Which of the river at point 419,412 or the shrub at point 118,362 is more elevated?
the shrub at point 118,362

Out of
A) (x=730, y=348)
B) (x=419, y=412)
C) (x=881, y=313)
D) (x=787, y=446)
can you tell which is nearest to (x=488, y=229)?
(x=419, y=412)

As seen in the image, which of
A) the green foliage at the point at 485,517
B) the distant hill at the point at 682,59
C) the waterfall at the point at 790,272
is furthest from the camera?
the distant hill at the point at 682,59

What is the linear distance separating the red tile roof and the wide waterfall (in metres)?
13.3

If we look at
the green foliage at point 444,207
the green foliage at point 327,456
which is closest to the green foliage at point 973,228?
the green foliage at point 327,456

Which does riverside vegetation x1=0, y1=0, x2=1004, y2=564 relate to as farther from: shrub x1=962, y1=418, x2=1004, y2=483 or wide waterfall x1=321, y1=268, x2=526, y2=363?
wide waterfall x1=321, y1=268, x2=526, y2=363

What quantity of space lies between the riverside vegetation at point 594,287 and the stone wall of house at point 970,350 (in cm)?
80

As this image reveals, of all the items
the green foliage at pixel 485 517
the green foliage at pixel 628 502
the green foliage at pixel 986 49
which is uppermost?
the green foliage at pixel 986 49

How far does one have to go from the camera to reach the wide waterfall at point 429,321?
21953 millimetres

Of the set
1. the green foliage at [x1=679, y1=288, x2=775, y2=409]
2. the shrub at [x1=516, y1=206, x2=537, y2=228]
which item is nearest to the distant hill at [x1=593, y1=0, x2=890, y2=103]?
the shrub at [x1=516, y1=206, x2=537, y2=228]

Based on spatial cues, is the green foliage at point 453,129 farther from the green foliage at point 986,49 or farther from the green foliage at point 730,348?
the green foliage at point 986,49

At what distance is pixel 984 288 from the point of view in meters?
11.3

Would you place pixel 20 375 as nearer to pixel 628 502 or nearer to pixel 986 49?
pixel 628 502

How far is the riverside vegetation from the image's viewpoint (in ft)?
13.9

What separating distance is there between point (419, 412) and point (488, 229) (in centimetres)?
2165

→ **What is being asked**: Can you echo back every one of the rows above verbatim, from the first through the last?

→ **Solved exercise**:
Which of the river at point 419,412 or the shrub at point 118,362 is more elevated?
the shrub at point 118,362

Out of
A) (x=730, y=348)
B) (x=419, y=412)
C) (x=881, y=313)
D) (x=787, y=446)
can you tell which is nearest to (x=488, y=229)?
(x=419, y=412)

As seen in the image, which of
A) the green foliage at the point at 485,517
B) the distant hill at the point at 682,59
C) the waterfall at the point at 790,272
is furthest from the camera?
the distant hill at the point at 682,59

What is the linear distance separating the red tile roof and the wide waterfall (in metres)?
13.3

If we look at
the green foliage at point 444,207
the green foliage at point 327,456
which is closest to the green foliage at point 973,228?
the green foliage at point 327,456

Which does riverside vegetation x1=0, y1=0, x2=1004, y2=564 relate to as farther from: shrub x1=962, y1=418, x2=1004, y2=483 or wide waterfall x1=321, y1=268, x2=526, y2=363?
wide waterfall x1=321, y1=268, x2=526, y2=363

What quantity of space lies between the riverside vegetation at point 594,287 and the stone wall of house at point 970,350 (in cm)?
80

As this image reveals, of all the items
the green foliage at pixel 485 517
the green foliage at pixel 628 502
the green foliage at pixel 986 49
which is uppermost?
the green foliage at pixel 986 49

How far does one have to go from the camera to reach the wide waterfall at point 429,321?
21953 millimetres

Of the set
1. the green foliage at [x1=679, y1=288, x2=775, y2=409]
2. the shrub at [x1=516, y1=206, x2=537, y2=228]
which item is nearest to the distant hill at [x1=593, y1=0, x2=890, y2=103]?
the shrub at [x1=516, y1=206, x2=537, y2=228]

Based on spatial cues, is the green foliage at point 453,129 farther from the green foliage at point 986,49 or farther from the green foliage at point 730,348?
the green foliage at point 986,49

At what distance is pixel 984 288 from the point of view in meters?
11.3

Would you place pixel 20 375 as nearer to pixel 628 502 or nearer to pixel 986 49?
pixel 628 502

How far is the riverside vegetation from the image's viewpoint (in ft)?
13.9

What separating distance is there between point (419, 412) and point (488, 229) (in centimetres)?
2165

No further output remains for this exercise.